Wednesday, June 17, 2009

Signs

Recently in the teachers' room at one place I work several of us found we had observed the same phenomenon, perhaps because we were using the same textbook, which had the same activity in it, which our students had the same problem with. We all noticed that most of our students cannot read or write cursive English.

What makes this odd is that a few years ago it seemed that many of our students could ONLY write cursive English. If you asked them to print something, they couldn't. They didn't know how. Obviously something has changed in the way they are teaching English at schools.

In the textbook we are using, which is for business majors, there is a section about how to format a business letter. All of us are using this as a homework assignment. The students write a business letter. They have to print it out, and then sign it.

Trying to explain the concept of signatures to students who cannot write in cursive script is really difficult, we are all discovering. In the end I devoted almost half a hour of class to getting students to learn to write (rather than print) their own names, and then to developing some sort of signature. I pointed out to them that when they get a passport they will need to sign it, so they might as well have a signature they can repeat and that they like.

One of my students yesterday was wearing a t-shirt which had a lot of English writing on it. Most of it was in cursive script, for which I was grateful, as there was a lot of bad language in there. But in large, clearly printed letters across the back was:

TROUBLE EVERY DAY

That part was not cursive.

The student wearing this t-shirt is the only girl in a class of science students. On the first day of classes this semester she introduced herself by saying that she loved meeting people and making friends. She thought people were interesting. EVERYBODY was interesting, she said.

She is a lovely kid, and I'm happy to have her in the class. All the boys love her. True to her self-introduction she is brightly interested in everything and everybody. She makes everybody feel special, including the nerds and the very shy boys. She makes them laugh. In fact, when I have the students changing conversational partners I can always tell where she is by the laughter.

"I like your t-shirt," I told her yesterday. "Especially what it says on the back." I pointed.

"Eh?" she said, and turned around. Shota, who was sitting behind her, and whose English is a little better than the others, told her to turn back again. She did, very confused. "What did sensei say?" she asked, twisting around again.
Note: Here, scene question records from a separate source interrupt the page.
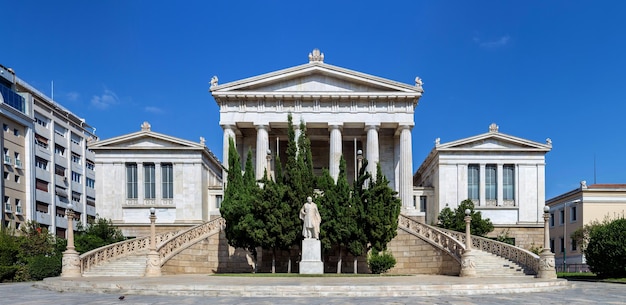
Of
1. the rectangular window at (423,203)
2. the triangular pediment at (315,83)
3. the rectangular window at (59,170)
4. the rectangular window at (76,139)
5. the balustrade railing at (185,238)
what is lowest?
the balustrade railing at (185,238)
"TURN AROUND!" he said, and she did, looking worried and trying to peek over her shoulder. Shota frowned with effort and read, loudly and slowly,

"TROUBLE EVERY DAY."

There was a pause as the class digested this, then everybody laughed, including the girl.

"Who?" she asked.

"You," said Shota. "That's what your t-shirt says."

"REALLY?" she said.

If it's on their clothes, my students can't read English however it's written, apparently.

3 comments:

Mr Cursive said...

Just a week ago I had to make up a sheet of cursive lower case & caps for a polytech (TAFE) Business certificate class I teach - the students are from Afghanistan, from Sri Lanka, from China... from everywhere! and none of them can read cursive English in hand scribbled edits in docs they have to process. Found I could hardly write cursive any more - wish it would fall out of use (well maybe it is!)
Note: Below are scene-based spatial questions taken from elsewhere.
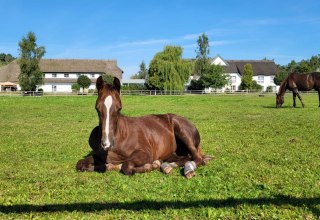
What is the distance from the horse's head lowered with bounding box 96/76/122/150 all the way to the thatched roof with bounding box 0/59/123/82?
93.0 metres

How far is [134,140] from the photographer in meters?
6.77

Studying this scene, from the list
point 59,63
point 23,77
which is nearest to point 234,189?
point 23,77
And ah! Japanese T-shirt English - poetry! "It is very summer"...

Tabor said...

Interesting phenomenon. Never thought about this change when teaching students who will need to sign their names.

SomedaysSarah said...

I once spent a hilarious afternoon with my two host-sisters walking around a mall in Kagoshima translating the English and French on t-shirts. We were all terribly amused by the exercise, but it had another result - to this day neither of my sisters will wear a t-shirt that that they don't understand (and agree with).